# PROBLEM DESCRIPTION:
In the records below, find the line containing "Within the photo"; give it again exactly, along with every line that follows, and nothing else.

# RECORD EXCERPTS:
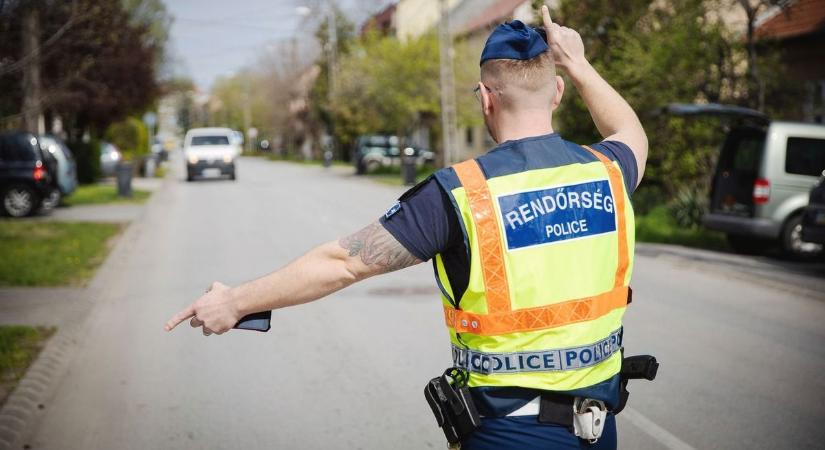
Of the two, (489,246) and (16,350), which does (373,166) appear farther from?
(489,246)

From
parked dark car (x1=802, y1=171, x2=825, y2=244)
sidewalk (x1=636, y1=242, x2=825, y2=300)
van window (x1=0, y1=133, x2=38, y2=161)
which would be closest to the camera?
sidewalk (x1=636, y1=242, x2=825, y2=300)

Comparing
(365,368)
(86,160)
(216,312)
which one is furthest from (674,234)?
(86,160)

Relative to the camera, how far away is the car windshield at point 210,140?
37844 millimetres

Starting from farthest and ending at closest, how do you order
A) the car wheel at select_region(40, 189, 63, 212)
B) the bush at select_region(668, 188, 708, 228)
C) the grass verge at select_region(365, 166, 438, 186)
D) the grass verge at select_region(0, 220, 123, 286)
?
the grass verge at select_region(365, 166, 438, 186) → the car wheel at select_region(40, 189, 63, 212) → the bush at select_region(668, 188, 708, 228) → the grass verge at select_region(0, 220, 123, 286)

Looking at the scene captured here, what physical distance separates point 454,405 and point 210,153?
35759mm

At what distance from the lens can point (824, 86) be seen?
22.0 meters

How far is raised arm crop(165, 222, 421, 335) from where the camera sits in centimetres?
241

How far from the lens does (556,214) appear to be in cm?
242

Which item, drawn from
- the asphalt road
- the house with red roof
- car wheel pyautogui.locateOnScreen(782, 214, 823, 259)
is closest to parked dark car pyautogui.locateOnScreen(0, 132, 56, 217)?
the asphalt road

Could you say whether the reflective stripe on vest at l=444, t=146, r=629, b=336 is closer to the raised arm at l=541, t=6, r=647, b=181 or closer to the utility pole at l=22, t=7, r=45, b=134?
the raised arm at l=541, t=6, r=647, b=181

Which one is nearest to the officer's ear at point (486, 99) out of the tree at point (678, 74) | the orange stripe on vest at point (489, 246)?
the orange stripe on vest at point (489, 246)

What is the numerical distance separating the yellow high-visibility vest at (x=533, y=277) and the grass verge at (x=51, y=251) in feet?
33.1

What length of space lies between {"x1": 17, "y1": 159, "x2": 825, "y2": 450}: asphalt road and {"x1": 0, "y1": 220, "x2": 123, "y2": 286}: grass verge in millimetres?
631

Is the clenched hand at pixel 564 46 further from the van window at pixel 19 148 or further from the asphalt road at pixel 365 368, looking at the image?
the van window at pixel 19 148
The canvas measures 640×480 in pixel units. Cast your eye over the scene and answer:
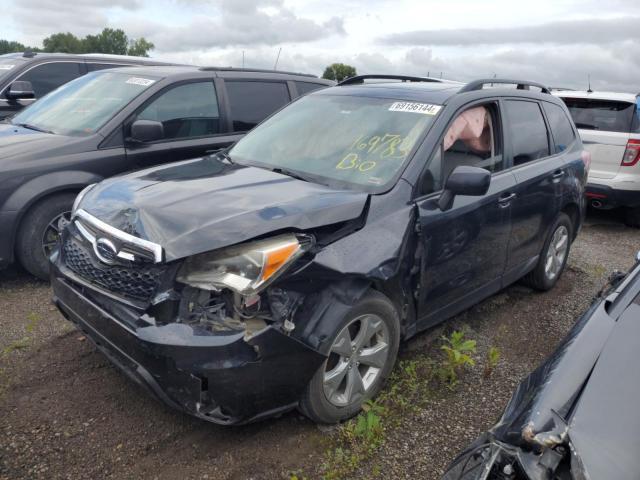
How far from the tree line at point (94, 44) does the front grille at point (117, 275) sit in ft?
259

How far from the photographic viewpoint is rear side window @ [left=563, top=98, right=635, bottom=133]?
7.18 metres

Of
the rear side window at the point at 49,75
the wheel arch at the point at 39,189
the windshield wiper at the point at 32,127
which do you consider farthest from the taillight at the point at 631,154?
the rear side window at the point at 49,75

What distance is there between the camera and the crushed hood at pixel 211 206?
8.35 feet

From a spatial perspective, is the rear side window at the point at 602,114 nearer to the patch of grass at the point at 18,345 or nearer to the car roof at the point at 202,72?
the car roof at the point at 202,72

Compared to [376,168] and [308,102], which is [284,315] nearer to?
[376,168]

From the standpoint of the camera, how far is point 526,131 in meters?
4.34

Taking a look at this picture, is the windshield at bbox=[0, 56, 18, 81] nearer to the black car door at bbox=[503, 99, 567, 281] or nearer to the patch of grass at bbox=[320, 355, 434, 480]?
the black car door at bbox=[503, 99, 567, 281]

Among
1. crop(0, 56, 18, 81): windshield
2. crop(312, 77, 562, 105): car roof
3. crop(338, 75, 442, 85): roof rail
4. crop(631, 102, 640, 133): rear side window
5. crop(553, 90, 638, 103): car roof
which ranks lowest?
crop(631, 102, 640, 133): rear side window

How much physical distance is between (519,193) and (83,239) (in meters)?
2.93

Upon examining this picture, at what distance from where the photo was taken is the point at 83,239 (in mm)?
2930

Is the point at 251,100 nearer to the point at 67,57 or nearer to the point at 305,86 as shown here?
the point at 305,86

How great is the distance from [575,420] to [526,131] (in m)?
3.09

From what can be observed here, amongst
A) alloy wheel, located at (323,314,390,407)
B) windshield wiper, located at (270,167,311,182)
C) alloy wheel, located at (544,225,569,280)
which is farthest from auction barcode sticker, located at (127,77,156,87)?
alloy wheel, located at (544,225,569,280)

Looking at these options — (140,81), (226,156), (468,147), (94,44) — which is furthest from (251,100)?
(94,44)
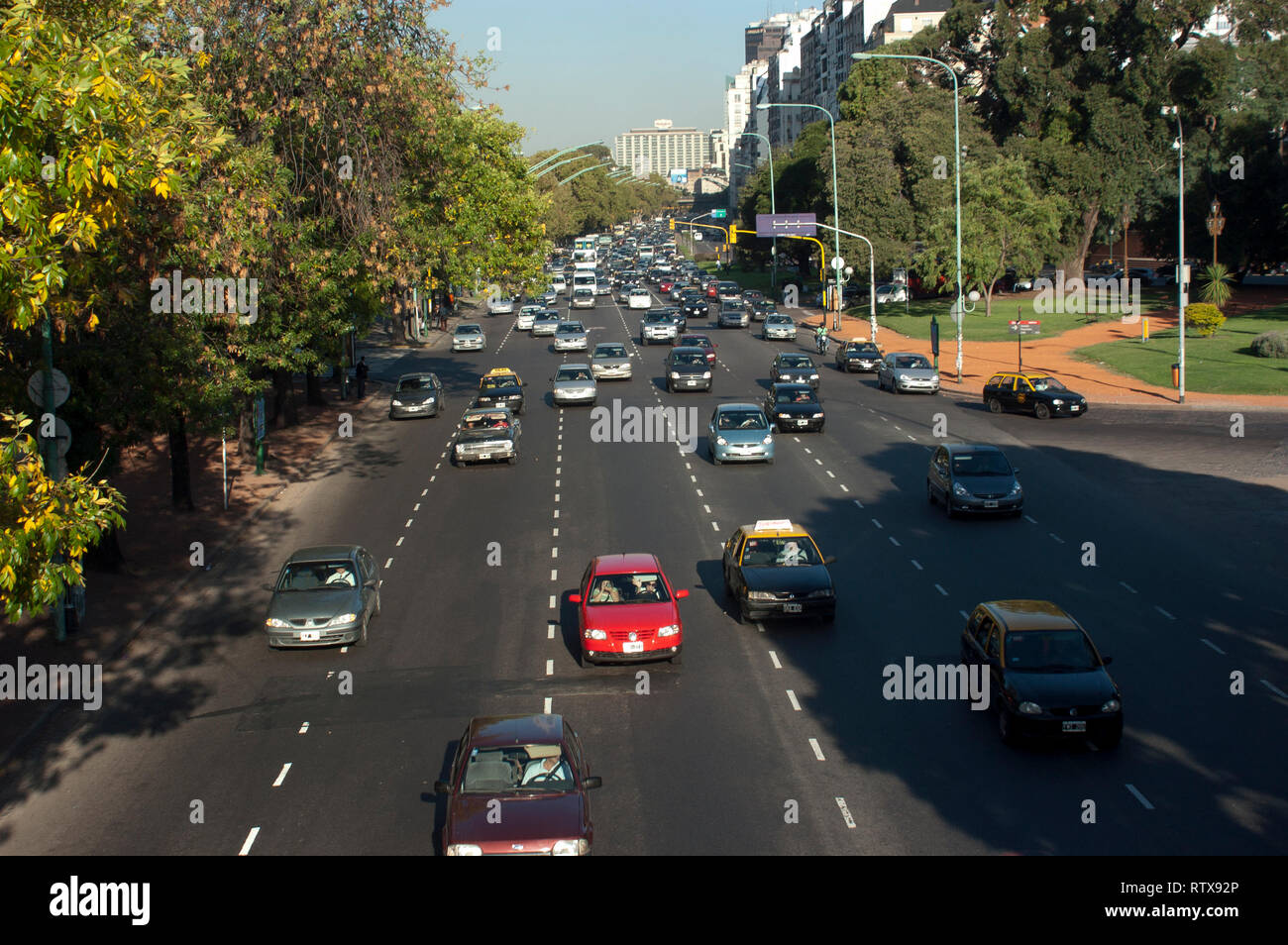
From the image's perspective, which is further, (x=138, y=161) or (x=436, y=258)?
(x=436, y=258)

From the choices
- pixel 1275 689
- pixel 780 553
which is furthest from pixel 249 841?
pixel 1275 689

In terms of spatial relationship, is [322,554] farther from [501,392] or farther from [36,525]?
[501,392]

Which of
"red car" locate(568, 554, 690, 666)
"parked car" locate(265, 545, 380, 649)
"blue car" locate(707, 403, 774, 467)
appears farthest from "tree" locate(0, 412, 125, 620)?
"blue car" locate(707, 403, 774, 467)

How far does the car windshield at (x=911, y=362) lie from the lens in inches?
1793

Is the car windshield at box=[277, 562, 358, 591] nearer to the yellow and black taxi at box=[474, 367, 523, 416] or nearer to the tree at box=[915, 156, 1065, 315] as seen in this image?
the yellow and black taxi at box=[474, 367, 523, 416]

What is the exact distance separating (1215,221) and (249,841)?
63886 mm

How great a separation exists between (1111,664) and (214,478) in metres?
22.7

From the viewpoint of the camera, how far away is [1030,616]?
15.9 metres

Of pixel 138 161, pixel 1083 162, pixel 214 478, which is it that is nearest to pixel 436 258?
pixel 214 478

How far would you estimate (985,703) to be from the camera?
1561 cm

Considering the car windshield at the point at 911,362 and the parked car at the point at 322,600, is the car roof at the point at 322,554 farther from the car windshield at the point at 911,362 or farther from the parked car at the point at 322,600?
the car windshield at the point at 911,362

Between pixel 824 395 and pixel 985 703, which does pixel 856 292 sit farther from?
pixel 985 703

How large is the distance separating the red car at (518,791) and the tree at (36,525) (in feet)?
12.6

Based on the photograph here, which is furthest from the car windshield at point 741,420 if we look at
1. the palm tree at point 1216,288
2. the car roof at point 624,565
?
the palm tree at point 1216,288
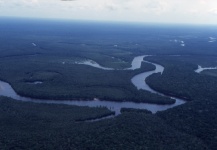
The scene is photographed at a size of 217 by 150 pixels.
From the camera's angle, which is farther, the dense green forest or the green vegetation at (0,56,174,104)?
the green vegetation at (0,56,174,104)

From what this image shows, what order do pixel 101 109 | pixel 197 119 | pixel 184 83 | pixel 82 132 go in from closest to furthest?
1. pixel 82 132
2. pixel 197 119
3. pixel 101 109
4. pixel 184 83

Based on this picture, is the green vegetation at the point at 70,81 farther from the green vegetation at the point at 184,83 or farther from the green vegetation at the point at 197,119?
the green vegetation at the point at 197,119

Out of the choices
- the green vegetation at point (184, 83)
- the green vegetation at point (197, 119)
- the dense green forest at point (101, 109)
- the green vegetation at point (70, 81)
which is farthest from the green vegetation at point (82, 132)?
the green vegetation at point (184, 83)

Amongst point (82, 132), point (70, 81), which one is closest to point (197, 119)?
point (82, 132)

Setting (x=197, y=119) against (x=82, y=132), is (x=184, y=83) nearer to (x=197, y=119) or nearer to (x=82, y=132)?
(x=197, y=119)

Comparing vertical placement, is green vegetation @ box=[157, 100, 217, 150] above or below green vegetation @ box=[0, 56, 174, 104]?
above

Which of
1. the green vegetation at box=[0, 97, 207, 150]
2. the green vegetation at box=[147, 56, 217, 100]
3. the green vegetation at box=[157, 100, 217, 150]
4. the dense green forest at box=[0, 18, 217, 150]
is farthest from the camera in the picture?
the green vegetation at box=[147, 56, 217, 100]

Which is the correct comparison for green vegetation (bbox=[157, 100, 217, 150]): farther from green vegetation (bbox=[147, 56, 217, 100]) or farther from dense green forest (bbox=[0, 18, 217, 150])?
green vegetation (bbox=[147, 56, 217, 100])

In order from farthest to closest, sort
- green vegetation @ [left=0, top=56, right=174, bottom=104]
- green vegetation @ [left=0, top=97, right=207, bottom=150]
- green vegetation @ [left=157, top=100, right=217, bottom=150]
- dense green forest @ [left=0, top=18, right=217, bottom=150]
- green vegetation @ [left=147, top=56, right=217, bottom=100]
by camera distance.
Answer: green vegetation @ [left=147, top=56, right=217, bottom=100] → green vegetation @ [left=0, top=56, right=174, bottom=104] → green vegetation @ [left=157, top=100, right=217, bottom=150] → dense green forest @ [left=0, top=18, right=217, bottom=150] → green vegetation @ [left=0, top=97, right=207, bottom=150]

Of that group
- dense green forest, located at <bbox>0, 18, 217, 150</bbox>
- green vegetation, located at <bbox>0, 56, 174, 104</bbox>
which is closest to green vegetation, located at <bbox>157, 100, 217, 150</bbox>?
dense green forest, located at <bbox>0, 18, 217, 150</bbox>
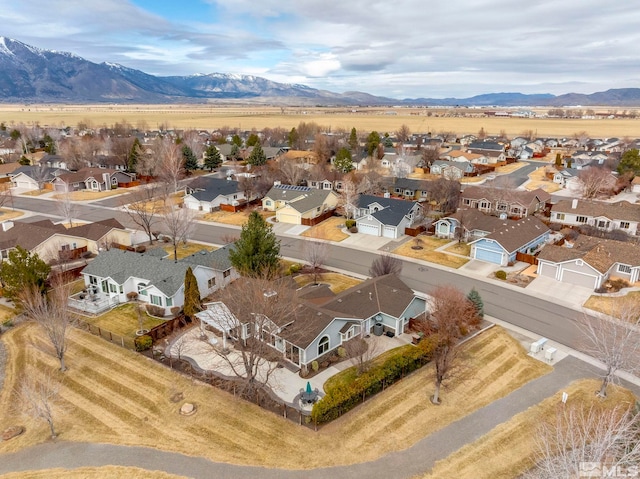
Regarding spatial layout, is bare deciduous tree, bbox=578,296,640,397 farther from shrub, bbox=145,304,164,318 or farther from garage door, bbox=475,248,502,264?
shrub, bbox=145,304,164,318

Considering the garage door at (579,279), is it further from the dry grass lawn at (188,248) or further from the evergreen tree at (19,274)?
the evergreen tree at (19,274)

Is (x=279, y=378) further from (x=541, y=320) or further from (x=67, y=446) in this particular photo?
(x=541, y=320)

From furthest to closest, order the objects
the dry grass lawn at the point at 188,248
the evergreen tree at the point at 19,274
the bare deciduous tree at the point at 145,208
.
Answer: the bare deciduous tree at the point at 145,208 < the dry grass lawn at the point at 188,248 < the evergreen tree at the point at 19,274

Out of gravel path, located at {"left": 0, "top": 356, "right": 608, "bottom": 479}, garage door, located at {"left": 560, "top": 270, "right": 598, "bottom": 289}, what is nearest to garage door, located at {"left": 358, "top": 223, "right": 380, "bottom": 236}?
garage door, located at {"left": 560, "top": 270, "right": 598, "bottom": 289}

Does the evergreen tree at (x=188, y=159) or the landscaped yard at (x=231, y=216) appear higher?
the evergreen tree at (x=188, y=159)

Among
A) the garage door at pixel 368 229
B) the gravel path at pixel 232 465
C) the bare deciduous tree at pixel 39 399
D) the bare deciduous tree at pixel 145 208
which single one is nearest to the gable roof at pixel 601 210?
the garage door at pixel 368 229

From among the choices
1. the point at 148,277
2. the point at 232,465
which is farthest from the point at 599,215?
the point at 232,465

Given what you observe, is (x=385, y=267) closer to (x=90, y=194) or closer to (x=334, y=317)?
(x=334, y=317)
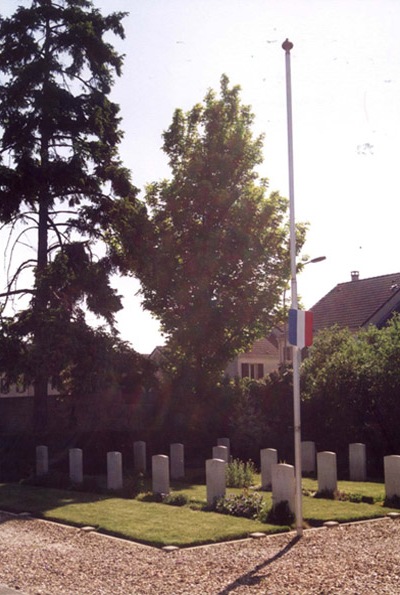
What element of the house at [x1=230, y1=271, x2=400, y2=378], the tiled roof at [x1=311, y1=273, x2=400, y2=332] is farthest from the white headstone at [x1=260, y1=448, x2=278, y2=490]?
the tiled roof at [x1=311, y1=273, x2=400, y2=332]

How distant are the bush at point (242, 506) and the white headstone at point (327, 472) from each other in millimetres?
2064

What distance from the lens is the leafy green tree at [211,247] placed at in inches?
1105

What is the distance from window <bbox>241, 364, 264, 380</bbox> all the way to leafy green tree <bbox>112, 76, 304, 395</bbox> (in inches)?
772

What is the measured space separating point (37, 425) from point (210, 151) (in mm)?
12704

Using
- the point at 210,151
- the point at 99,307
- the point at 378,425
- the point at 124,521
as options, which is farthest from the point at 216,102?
the point at 124,521

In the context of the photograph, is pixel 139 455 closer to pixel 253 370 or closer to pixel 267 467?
pixel 267 467

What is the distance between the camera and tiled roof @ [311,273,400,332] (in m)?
40.0

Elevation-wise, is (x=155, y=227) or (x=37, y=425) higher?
(x=155, y=227)

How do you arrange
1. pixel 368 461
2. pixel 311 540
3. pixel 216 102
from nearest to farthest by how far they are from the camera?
1. pixel 311 540
2. pixel 368 461
3. pixel 216 102

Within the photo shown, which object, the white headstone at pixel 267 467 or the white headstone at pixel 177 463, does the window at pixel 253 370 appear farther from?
the white headstone at pixel 267 467

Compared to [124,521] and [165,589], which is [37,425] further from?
[165,589]

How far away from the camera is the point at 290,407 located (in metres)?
25.5

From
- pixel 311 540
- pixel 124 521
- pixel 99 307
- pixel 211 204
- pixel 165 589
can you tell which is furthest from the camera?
pixel 211 204

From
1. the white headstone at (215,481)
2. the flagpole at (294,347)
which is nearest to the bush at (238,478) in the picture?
the white headstone at (215,481)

# FULL SOLUTION:
Within the photo shown, which object, the white headstone at pixel 267 467 or the white headstone at pixel 177 463, does the window at pixel 253 370 appear farther from?
the white headstone at pixel 267 467

Compared to [124,521] and [165,589], which is [37,425] further from?
[165,589]

How far away from the camera is the point at 290,407 located (in metres)?
25.5

From
- pixel 311 540
- pixel 124 521
- pixel 99 307
- pixel 211 204
- pixel 165 589
can you tell which is furthest from the camera?
pixel 211 204

From
1. the white headstone at (215,481)
2. the flagpole at (294,347)
which is nearest to the bush at (238,478) in the picture?
the white headstone at (215,481)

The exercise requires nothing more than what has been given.